++++ DATASET CONTENT

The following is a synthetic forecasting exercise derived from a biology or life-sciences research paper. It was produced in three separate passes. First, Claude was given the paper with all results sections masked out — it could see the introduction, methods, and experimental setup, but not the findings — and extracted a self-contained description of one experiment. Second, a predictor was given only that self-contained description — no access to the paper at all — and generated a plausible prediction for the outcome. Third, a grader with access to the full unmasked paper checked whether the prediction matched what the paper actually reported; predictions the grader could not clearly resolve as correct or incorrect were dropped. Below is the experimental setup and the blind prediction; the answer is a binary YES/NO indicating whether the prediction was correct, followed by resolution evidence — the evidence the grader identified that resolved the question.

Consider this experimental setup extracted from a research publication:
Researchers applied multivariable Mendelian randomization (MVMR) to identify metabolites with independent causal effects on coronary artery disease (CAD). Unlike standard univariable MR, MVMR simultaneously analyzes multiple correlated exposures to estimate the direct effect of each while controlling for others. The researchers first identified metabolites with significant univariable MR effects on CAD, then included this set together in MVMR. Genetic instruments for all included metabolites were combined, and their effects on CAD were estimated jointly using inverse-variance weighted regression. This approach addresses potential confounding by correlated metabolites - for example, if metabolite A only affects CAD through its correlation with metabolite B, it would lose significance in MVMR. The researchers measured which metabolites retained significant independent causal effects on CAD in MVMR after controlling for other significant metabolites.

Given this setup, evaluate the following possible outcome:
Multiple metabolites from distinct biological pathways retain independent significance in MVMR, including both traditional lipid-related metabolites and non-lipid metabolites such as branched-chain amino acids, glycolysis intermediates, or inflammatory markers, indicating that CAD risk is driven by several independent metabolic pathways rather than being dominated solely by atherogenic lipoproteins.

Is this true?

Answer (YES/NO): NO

++++++++
++++ DATASET CONTENT

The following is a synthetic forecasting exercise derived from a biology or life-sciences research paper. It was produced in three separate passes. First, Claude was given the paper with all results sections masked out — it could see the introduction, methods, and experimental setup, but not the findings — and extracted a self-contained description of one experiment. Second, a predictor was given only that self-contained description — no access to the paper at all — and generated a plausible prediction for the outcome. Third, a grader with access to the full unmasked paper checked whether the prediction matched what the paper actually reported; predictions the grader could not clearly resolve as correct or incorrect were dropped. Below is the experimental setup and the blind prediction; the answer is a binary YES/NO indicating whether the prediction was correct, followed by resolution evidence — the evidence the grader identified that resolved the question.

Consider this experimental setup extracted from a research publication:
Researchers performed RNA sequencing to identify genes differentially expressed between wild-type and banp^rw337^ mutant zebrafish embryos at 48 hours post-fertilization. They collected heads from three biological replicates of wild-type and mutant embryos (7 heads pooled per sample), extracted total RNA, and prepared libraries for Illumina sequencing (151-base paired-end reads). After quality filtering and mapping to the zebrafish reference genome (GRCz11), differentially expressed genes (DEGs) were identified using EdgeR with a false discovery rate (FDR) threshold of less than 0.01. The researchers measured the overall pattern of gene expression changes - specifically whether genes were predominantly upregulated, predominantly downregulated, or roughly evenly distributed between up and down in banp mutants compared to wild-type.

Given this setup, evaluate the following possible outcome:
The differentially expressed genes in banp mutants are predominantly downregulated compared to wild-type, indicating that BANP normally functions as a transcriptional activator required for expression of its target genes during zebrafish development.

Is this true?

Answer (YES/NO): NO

++++++++

Take every line above that includes "MVMR" and list it.

Researchers applied multivariable Mendelian randomization (MVMR) to identify metabolites with independent causal effects on coronary artery disease (CAD). Unlike standard univariable MR, MVMR simultaneously analyzes multiple correlated exposures to estimate the direct effect of each while controlling for others. The researchers first identified metabolites with significant univariable MR effects on CAD, then included this set together in MVMR. Genetic instruments for all included metabolites were combined, and their effects on CAD were estimated jointly using inverse-variance weighted regression. This approach addresses potential confounding by correlated metabolites - for example, if metabolite A only affects CAD through its correlation with metabolite B, it would lose significance in MVMR. The researchers measured which metabolites retained significant independent causal effects on CAD in MVMR after controlling for other significant metabolites.
Multiple metabolites from distinct biological pathways retain independent significance in MVMR, including both traditional lipid-related metabolites and non-lipid metabolites such as branched-chain amino acids, glycolysis intermediates, or inflammatory markers, indicating that CAD risk is driven by several independent metabolic pathways rather than being dominated solely by atherogenic lipoproteins.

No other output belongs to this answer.